Si continua a parlare della privatizzazione di Poste Italiane e lo fa il ministro dell’Economia Giancarlo Giorgetti in Senato, rispondendo alle domande in sede di audizione. Risponde anche l’amministratore delegato di Poste Matteo Del Fante, che entra nel merito dello statuto dell’azienda.
«Le risorse che potranno essere ottenute dalla realizzazione dell’operazione dipenderanno dall’ammontare della quota che sarà collocata sul mercato. Laddove si procedesse alla cessione dell’intera partecipazione direttamente detenuta dal Mef, ferme rimanendo le valutazioni che potranno essere effettuate in merito al mantenimento della partecipazione pubblica maggioritaria nel capitale, il controvalore desunto sulla base dei più recenti dati di mercato disponibili potrebbe ammontare a circa 4,4 miliardi».

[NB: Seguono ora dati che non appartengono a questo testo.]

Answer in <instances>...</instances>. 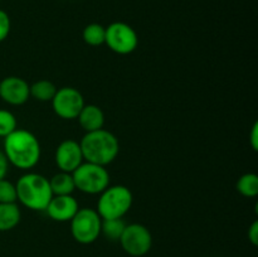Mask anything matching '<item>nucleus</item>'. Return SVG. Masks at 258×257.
<instances>
[{"instance_id": "nucleus-15", "label": "nucleus", "mask_w": 258, "mask_h": 257, "mask_svg": "<svg viewBox=\"0 0 258 257\" xmlns=\"http://www.w3.org/2000/svg\"><path fill=\"white\" fill-rule=\"evenodd\" d=\"M49 185L53 196H71L76 190L72 173L59 171L49 179Z\"/></svg>"}, {"instance_id": "nucleus-1", "label": "nucleus", "mask_w": 258, "mask_h": 257, "mask_svg": "<svg viewBox=\"0 0 258 257\" xmlns=\"http://www.w3.org/2000/svg\"><path fill=\"white\" fill-rule=\"evenodd\" d=\"M4 154L9 164L15 168L28 170L39 163L42 149L39 140L33 133L17 128L4 138Z\"/></svg>"}, {"instance_id": "nucleus-16", "label": "nucleus", "mask_w": 258, "mask_h": 257, "mask_svg": "<svg viewBox=\"0 0 258 257\" xmlns=\"http://www.w3.org/2000/svg\"><path fill=\"white\" fill-rule=\"evenodd\" d=\"M58 88L48 80H39L30 86V96L40 102H50Z\"/></svg>"}, {"instance_id": "nucleus-18", "label": "nucleus", "mask_w": 258, "mask_h": 257, "mask_svg": "<svg viewBox=\"0 0 258 257\" xmlns=\"http://www.w3.org/2000/svg\"><path fill=\"white\" fill-rule=\"evenodd\" d=\"M236 189L246 198H254L258 196V175L254 173H246L238 179Z\"/></svg>"}, {"instance_id": "nucleus-2", "label": "nucleus", "mask_w": 258, "mask_h": 257, "mask_svg": "<svg viewBox=\"0 0 258 257\" xmlns=\"http://www.w3.org/2000/svg\"><path fill=\"white\" fill-rule=\"evenodd\" d=\"M80 145L86 161L102 166L112 163L120 151L118 139L105 128L86 133Z\"/></svg>"}, {"instance_id": "nucleus-12", "label": "nucleus", "mask_w": 258, "mask_h": 257, "mask_svg": "<svg viewBox=\"0 0 258 257\" xmlns=\"http://www.w3.org/2000/svg\"><path fill=\"white\" fill-rule=\"evenodd\" d=\"M80 209L78 202L71 196H53L48 203L45 212L48 217L55 222H70Z\"/></svg>"}, {"instance_id": "nucleus-10", "label": "nucleus", "mask_w": 258, "mask_h": 257, "mask_svg": "<svg viewBox=\"0 0 258 257\" xmlns=\"http://www.w3.org/2000/svg\"><path fill=\"white\" fill-rule=\"evenodd\" d=\"M30 86L22 77L8 76L0 81V98L10 106H22L29 100Z\"/></svg>"}, {"instance_id": "nucleus-17", "label": "nucleus", "mask_w": 258, "mask_h": 257, "mask_svg": "<svg viewBox=\"0 0 258 257\" xmlns=\"http://www.w3.org/2000/svg\"><path fill=\"white\" fill-rule=\"evenodd\" d=\"M106 28L98 23H91L86 25L82 32L83 42L91 47H98V45L105 44Z\"/></svg>"}, {"instance_id": "nucleus-22", "label": "nucleus", "mask_w": 258, "mask_h": 257, "mask_svg": "<svg viewBox=\"0 0 258 257\" xmlns=\"http://www.w3.org/2000/svg\"><path fill=\"white\" fill-rule=\"evenodd\" d=\"M10 29H12V22L9 14L5 10L0 9V43L9 37Z\"/></svg>"}, {"instance_id": "nucleus-21", "label": "nucleus", "mask_w": 258, "mask_h": 257, "mask_svg": "<svg viewBox=\"0 0 258 257\" xmlns=\"http://www.w3.org/2000/svg\"><path fill=\"white\" fill-rule=\"evenodd\" d=\"M0 203H17L15 184L7 179H0Z\"/></svg>"}, {"instance_id": "nucleus-8", "label": "nucleus", "mask_w": 258, "mask_h": 257, "mask_svg": "<svg viewBox=\"0 0 258 257\" xmlns=\"http://www.w3.org/2000/svg\"><path fill=\"white\" fill-rule=\"evenodd\" d=\"M123 251L133 257L145 256L153 246V236L148 227L140 223L126 224L120 237Z\"/></svg>"}, {"instance_id": "nucleus-7", "label": "nucleus", "mask_w": 258, "mask_h": 257, "mask_svg": "<svg viewBox=\"0 0 258 257\" xmlns=\"http://www.w3.org/2000/svg\"><path fill=\"white\" fill-rule=\"evenodd\" d=\"M105 44L117 54H130L138 48V33L127 23L113 22L106 28Z\"/></svg>"}, {"instance_id": "nucleus-11", "label": "nucleus", "mask_w": 258, "mask_h": 257, "mask_svg": "<svg viewBox=\"0 0 258 257\" xmlns=\"http://www.w3.org/2000/svg\"><path fill=\"white\" fill-rule=\"evenodd\" d=\"M54 159L59 170L66 173H73L85 160L80 143L73 139H66L57 146Z\"/></svg>"}, {"instance_id": "nucleus-24", "label": "nucleus", "mask_w": 258, "mask_h": 257, "mask_svg": "<svg viewBox=\"0 0 258 257\" xmlns=\"http://www.w3.org/2000/svg\"><path fill=\"white\" fill-rule=\"evenodd\" d=\"M9 170V161L5 156L4 151L0 150V179H4Z\"/></svg>"}, {"instance_id": "nucleus-5", "label": "nucleus", "mask_w": 258, "mask_h": 257, "mask_svg": "<svg viewBox=\"0 0 258 257\" xmlns=\"http://www.w3.org/2000/svg\"><path fill=\"white\" fill-rule=\"evenodd\" d=\"M76 189L85 194H101L110 185V174L106 166L93 163H82L72 173Z\"/></svg>"}, {"instance_id": "nucleus-13", "label": "nucleus", "mask_w": 258, "mask_h": 257, "mask_svg": "<svg viewBox=\"0 0 258 257\" xmlns=\"http://www.w3.org/2000/svg\"><path fill=\"white\" fill-rule=\"evenodd\" d=\"M77 120L80 122V126L86 131V133H91V131L100 130L103 128L105 125V113H103L102 108L97 105H85L81 112L78 113Z\"/></svg>"}, {"instance_id": "nucleus-9", "label": "nucleus", "mask_w": 258, "mask_h": 257, "mask_svg": "<svg viewBox=\"0 0 258 257\" xmlns=\"http://www.w3.org/2000/svg\"><path fill=\"white\" fill-rule=\"evenodd\" d=\"M50 103L55 115L63 120L77 118L78 113L86 105L82 93L73 87L58 88Z\"/></svg>"}, {"instance_id": "nucleus-19", "label": "nucleus", "mask_w": 258, "mask_h": 257, "mask_svg": "<svg viewBox=\"0 0 258 257\" xmlns=\"http://www.w3.org/2000/svg\"><path fill=\"white\" fill-rule=\"evenodd\" d=\"M126 223L122 218L102 219L101 223V233L111 241H118L125 229Z\"/></svg>"}, {"instance_id": "nucleus-3", "label": "nucleus", "mask_w": 258, "mask_h": 257, "mask_svg": "<svg viewBox=\"0 0 258 257\" xmlns=\"http://www.w3.org/2000/svg\"><path fill=\"white\" fill-rule=\"evenodd\" d=\"M17 201L32 211H45L53 193L49 179L38 173H27L18 179Z\"/></svg>"}, {"instance_id": "nucleus-20", "label": "nucleus", "mask_w": 258, "mask_h": 257, "mask_svg": "<svg viewBox=\"0 0 258 257\" xmlns=\"http://www.w3.org/2000/svg\"><path fill=\"white\" fill-rule=\"evenodd\" d=\"M17 128L18 122L14 113L0 108V138H7L8 135H10Z\"/></svg>"}, {"instance_id": "nucleus-23", "label": "nucleus", "mask_w": 258, "mask_h": 257, "mask_svg": "<svg viewBox=\"0 0 258 257\" xmlns=\"http://www.w3.org/2000/svg\"><path fill=\"white\" fill-rule=\"evenodd\" d=\"M247 236H248L249 242H251L253 246H258V221H254L253 223L249 226Z\"/></svg>"}, {"instance_id": "nucleus-25", "label": "nucleus", "mask_w": 258, "mask_h": 257, "mask_svg": "<svg viewBox=\"0 0 258 257\" xmlns=\"http://www.w3.org/2000/svg\"><path fill=\"white\" fill-rule=\"evenodd\" d=\"M249 144L254 151L258 150V122H254L252 126L251 134H249Z\"/></svg>"}, {"instance_id": "nucleus-14", "label": "nucleus", "mask_w": 258, "mask_h": 257, "mask_svg": "<svg viewBox=\"0 0 258 257\" xmlns=\"http://www.w3.org/2000/svg\"><path fill=\"white\" fill-rule=\"evenodd\" d=\"M22 219V212L17 203H0V232L14 229Z\"/></svg>"}, {"instance_id": "nucleus-4", "label": "nucleus", "mask_w": 258, "mask_h": 257, "mask_svg": "<svg viewBox=\"0 0 258 257\" xmlns=\"http://www.w3.org/2000/svg\"><path fill=\"white\" fill-rule=\"evenodd\" d=\"M134 197L125 185H108L97 202V213L102 219L123 218L133 206Z\"/></svg>"}, {"instance_id": "nucleus-6", "label": "nucleus", "mask_w": 258, "mask_h": 257, "mask_svg": "<svg viewBox=\"0 0 258 257\" xmlns=\"http://www.w3.org/2000/svg\"><path fill=\"white\" fill-rule=\"evenodd\" d=\"M70 222L71 233L78 243L91 244L100 237L102 218L96 209L80 208Z\"/></svg>"}]
</instances>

Lo ha detto il ministro dell’Economia Giancarlo Giorgetti in audizione sull’alienazione di una quota di Poste.
«L’operazione di dismissione rappresentata nel Dpcm attualmente all’esame del Parlamento – ha aggiunto – deve essere considerata una cornice che individua un valore minimo della partecipazione dello Stato, che potrà essere raggiunto progressivamente e in più fasi, in modo da salvaguardare il controllo strategico pubblico su questo asset».
«Poste Italiane ha uno statuto che prevede che ci sono 9 consiglieri, il primo azionista ne sceglie 6 e indica chi sarà presidente e chi l’amministratore delegato. Quindi che lo Stato venda un’azione, ne ricompri 10 o ne venda 30 non cambia niente – afferma Matteo Del Fante, Ad di Poste Italiane, rispondendo a una domanda in audizione al Senato riguardo alla vendita sul mercato di ulteriori quote di Poste – Il controllore dall’azienda – sottolinea – rimane lo Stato, lo statuto è quello: dei 9 consiglieri, 6 consiglieri vengono nominati dallo Stato, chiaramente c’è il tema su quei 6 se ci metti 6 persone giuste o no, ma questo vale sia che lo Stato sia proprietario del 90, del 70 o del 50 per cento», ha esemplificato Del Fante.